#### ENTRIES PROVIDED
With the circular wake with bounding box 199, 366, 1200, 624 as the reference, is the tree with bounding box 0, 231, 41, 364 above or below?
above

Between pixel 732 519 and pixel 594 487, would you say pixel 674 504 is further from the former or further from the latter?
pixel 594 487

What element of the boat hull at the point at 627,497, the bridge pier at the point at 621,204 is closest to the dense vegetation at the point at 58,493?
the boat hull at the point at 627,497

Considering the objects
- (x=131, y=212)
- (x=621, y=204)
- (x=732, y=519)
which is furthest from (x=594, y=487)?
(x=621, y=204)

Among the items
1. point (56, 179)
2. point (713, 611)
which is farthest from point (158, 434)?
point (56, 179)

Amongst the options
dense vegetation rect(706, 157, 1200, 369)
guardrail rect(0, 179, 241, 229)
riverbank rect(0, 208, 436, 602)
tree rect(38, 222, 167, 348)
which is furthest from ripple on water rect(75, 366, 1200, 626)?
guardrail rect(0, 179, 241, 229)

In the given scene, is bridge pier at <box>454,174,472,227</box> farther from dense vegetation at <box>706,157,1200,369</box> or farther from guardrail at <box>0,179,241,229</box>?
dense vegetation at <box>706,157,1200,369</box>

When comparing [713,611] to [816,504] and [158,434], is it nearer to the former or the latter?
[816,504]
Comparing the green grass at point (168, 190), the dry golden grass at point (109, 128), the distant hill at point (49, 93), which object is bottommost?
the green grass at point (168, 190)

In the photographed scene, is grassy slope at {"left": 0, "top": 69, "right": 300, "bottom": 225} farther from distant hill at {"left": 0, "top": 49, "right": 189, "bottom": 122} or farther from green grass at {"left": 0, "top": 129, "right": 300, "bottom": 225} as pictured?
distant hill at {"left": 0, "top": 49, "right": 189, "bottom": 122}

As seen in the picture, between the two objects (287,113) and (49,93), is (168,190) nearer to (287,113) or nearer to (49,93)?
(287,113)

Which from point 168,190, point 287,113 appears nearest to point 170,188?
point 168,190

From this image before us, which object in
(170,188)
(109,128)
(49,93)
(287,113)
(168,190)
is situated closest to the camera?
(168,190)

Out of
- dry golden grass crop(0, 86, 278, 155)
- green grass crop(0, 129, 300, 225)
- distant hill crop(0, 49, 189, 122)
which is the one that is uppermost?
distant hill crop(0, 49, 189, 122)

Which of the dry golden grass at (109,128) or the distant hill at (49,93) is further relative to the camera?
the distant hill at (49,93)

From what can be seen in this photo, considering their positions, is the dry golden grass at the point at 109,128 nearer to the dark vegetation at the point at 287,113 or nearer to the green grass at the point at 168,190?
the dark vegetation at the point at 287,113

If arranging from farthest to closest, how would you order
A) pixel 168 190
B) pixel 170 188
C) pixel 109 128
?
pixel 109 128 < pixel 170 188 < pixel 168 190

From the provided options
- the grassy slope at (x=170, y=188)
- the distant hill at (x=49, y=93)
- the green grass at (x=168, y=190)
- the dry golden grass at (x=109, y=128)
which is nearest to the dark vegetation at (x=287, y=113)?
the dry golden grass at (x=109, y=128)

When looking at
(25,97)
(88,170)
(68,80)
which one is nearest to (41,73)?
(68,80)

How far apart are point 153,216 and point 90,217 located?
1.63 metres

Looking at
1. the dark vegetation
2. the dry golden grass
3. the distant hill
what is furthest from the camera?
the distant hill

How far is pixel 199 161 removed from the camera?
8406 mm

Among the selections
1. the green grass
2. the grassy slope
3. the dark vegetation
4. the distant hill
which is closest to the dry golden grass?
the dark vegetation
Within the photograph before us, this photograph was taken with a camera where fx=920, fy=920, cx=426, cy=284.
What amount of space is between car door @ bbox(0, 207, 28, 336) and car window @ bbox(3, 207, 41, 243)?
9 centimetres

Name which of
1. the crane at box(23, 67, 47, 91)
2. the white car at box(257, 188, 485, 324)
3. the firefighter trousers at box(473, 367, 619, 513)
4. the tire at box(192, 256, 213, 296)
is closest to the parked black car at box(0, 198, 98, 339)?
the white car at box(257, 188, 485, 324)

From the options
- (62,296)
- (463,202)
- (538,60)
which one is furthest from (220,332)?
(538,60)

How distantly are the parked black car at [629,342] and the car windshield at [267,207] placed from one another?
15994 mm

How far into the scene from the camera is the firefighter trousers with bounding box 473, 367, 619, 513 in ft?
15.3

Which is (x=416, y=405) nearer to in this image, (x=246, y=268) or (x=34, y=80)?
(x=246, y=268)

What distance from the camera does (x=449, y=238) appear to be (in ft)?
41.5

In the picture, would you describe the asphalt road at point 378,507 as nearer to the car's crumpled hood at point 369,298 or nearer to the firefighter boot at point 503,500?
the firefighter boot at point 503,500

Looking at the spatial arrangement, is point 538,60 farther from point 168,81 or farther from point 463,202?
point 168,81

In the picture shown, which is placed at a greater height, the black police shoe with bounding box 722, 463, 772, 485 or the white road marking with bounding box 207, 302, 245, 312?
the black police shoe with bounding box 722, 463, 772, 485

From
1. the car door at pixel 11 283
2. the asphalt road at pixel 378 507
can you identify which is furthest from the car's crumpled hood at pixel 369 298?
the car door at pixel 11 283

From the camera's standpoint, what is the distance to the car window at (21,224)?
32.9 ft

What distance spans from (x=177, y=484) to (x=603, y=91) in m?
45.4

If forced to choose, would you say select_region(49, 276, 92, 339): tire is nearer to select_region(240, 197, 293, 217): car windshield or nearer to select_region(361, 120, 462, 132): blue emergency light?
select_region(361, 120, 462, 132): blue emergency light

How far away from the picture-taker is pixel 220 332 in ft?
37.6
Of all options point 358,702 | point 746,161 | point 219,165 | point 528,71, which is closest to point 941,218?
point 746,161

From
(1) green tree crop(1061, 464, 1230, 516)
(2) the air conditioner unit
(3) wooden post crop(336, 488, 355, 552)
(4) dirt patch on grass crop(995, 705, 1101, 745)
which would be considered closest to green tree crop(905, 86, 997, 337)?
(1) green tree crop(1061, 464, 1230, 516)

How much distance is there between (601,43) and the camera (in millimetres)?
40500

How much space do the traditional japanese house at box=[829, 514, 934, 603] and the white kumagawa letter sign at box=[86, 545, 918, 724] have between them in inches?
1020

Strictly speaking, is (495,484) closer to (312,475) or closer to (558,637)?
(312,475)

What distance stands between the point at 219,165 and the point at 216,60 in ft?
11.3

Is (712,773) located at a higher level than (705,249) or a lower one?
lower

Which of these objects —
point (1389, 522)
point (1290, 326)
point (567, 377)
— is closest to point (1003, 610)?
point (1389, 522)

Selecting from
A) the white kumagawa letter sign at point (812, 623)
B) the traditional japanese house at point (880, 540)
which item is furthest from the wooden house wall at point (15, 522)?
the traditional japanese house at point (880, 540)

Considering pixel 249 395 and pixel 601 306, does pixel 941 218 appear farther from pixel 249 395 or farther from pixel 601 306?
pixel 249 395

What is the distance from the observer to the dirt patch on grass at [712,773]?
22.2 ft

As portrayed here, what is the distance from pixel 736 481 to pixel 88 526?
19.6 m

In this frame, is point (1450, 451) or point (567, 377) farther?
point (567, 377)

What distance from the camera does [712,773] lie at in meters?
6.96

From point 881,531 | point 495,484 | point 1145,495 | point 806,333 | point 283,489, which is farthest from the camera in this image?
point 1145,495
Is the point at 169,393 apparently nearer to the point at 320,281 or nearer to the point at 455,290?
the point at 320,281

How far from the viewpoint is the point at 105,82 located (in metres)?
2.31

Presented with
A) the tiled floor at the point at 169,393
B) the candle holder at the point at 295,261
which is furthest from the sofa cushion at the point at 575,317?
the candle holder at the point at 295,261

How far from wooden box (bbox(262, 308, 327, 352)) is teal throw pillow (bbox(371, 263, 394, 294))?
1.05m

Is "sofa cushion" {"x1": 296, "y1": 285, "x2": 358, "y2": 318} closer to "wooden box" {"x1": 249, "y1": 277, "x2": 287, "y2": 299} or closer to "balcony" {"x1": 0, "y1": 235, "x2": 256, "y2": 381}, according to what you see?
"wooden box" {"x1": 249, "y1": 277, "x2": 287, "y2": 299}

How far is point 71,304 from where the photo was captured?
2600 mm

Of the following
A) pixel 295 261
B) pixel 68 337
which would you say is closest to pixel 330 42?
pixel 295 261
########
BRIEF
Recast the listing above as a Markdown table with the columns No. and Line, starting at the line containing "How far apart" and ending at the line containing "9 centimetres". Number each row and omit blank lines.

TASK RESULT
| No. | Line |
|---|---|
| 1 | How far apart are point 153,216 and point 90,217 located? |
| 2 | 1.63 metres |
| 3 | Looking at |
| 4 | 1. the dark vegetation |
| 5 | 2. the dry golden grass |
| 6 | 3. the distant hill |
| 7 | what is furthest from the camera? |
| 8 | the distant hill |
| 9 | How far is pixel 199 161 removed from the camera? |
| 10 | 8406 mm |
| 11 | Among the selections |
| 12 | 1. the green grass |
| 13 | 2. the grassy slope |
| 14 | 3. the dark vegetation |
| 15 | 4. the distant hill |
| 16 | which is closest to the dry golden grass? |
| 17 | the dark vegetation |
| 18 | Within the photograph before us, this photograph was taken with a camera where fx=920, fy=920, cx=426, cy=284. |
| 19 | What amount of space is between car door @ bbox(0, 207, 28, 336) and car window @ bbox(3, 207, 41, 243)? |
| 20 | 9 centimetres |